東京・北区の小学校火災で臨時の保護者会を開催 校舎の建て替え検討に「取り壊しが辛い」【news23】
東京・北区の小学校で児童ら11人がけがをした火災。学校側は23日夜、臨時の保護者会を開きました。説明会は2時間半にわたりました。そこで語られたこととは。(6月23日放送 news23より)
【画像を見る】保護者会開催「決まっていないことが多すぎる」「真摯な対応・回答してくれているのは伝わった」
臨時保護者会開くも…「決まっていないことが多すぎる」
「あわや大惨事」の火災はなぜ起きたのか。23日夜、小学校が臨時の保護者会を開きました。
6月19日、東京・北区にある滝野川第三小学校の4階部分が焼け、児童や教職員、11人が重軽傷を負いました。
記者
「午後8時半すぎです。説明会開始から約2時間半、保護者が体育館から続々と出ています」
複数の出席者によりますと、保護者会では、校舎の解体と建て替えを検討していることや、仮移転先での授業再開を目指していることなどが説明されたといいます。
小3の娘が通う保護者
「決まっていないことが多すぎて、こちらが質問しても納得のいく回答は頂けなかったのが残念だが、ただ真摯な対応、回答してくれているのは伝わった」
小4の娘が通う保護者
「取り壊しがみんな辛いというのがあって」
約40人の児童が不調 児童の心のケアにも課題
23日の午後9時ごろ、学校側が会見を行いました。
北区教育委員会 福田晴一 教育長
「保護者も含めた子どもたちの心のケア、教育活動の早い再開に全力で取り組んでまいります」
火災のあと、約40人の児童が不調を訴え、心理士らとともに対応に当たっていると説明。
早ければ9月にも、移転先の施設で全学年の児童が一緒に学べる環境を作れるようにする意向を示しました。
一方、火災についても、その後の取材で当時の状況が明らかになってきました。
焼け焦げた衣類や変形したハンガー…電気ストーブから出火か
警視庁によりますと、火元とみられるのは当時、5年生24人が授業を受けていた音楽室の隣にある「音楽準備室」。
ここには電気ストーブや複数のサーキュレーターが置かれていましたが、室内の壁にあるコンセントに、プラグ1個が差し込まれていたことが新たにわかりました。プラグから伸びるコードは、途中で焼き切れていたということです。
さらに室内からは、焼け焦げた複数枚の衣類のほか、ハンガーやタオルが見つかったことも判明。ハンガーは溶けるなど熱で変形し、20個以上が山積みされた状態だったといいます。
警視庁は、何らかの原因で電気ストーブから出火し、衣類などに燃え移った可能性もあるとみて、調べを進めています。

### データセット部

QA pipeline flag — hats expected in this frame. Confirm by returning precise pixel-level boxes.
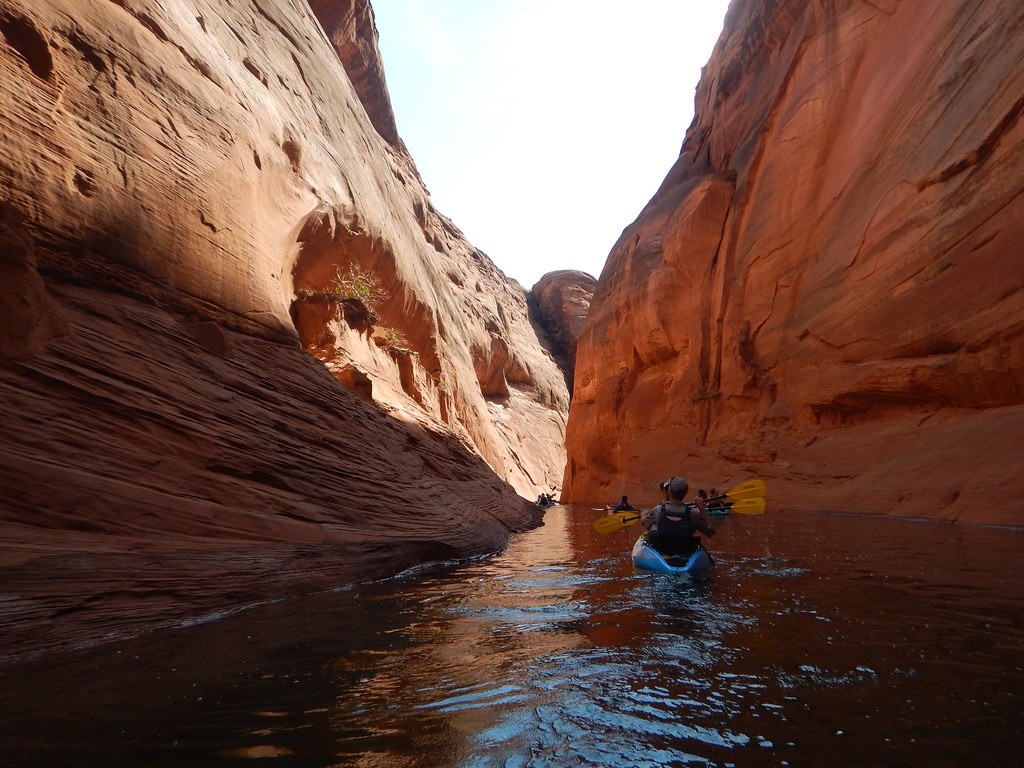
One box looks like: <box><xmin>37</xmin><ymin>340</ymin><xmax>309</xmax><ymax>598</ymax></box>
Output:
<box><xmin>670</xmin><ymin>477</ymin><xmax>688</xmax><ymax>494</ymax></box>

### 問題
小学校火災の記事について、「一方、火災についても、その後の取材で当時の状況が明らかになってきました。」から「された状態だったといいます。」までのすべてを、一字も変えずに転記せよ。

### 処理結果
一方、火災についても、その後の取材で当時の状況が明らかになってきました。
焼け焦げた衣類や変形したハンガー…電気ストーブから出火か
警視庁によりますと、火元とみられるのは当時、5年生24人が授業を受けていた音楽室の隣にある「音楽準備室」。
ここには電気ストーブや複数のサーキュレーターが置かれていましたが、室内の壁にあるコンセントに、プラグ1個が差し込まれていたことが新たにわかりました。プラグから伸びるコードは、途中で焼き切れていたということです。
さらに室内からは、焼け焦げた複数枚の衣類のほか、ハンガーやタオルが見つかったことも判明。ハンガーは溶けるなど熱で変形し、20個以上が山積みされた状態だったといいます。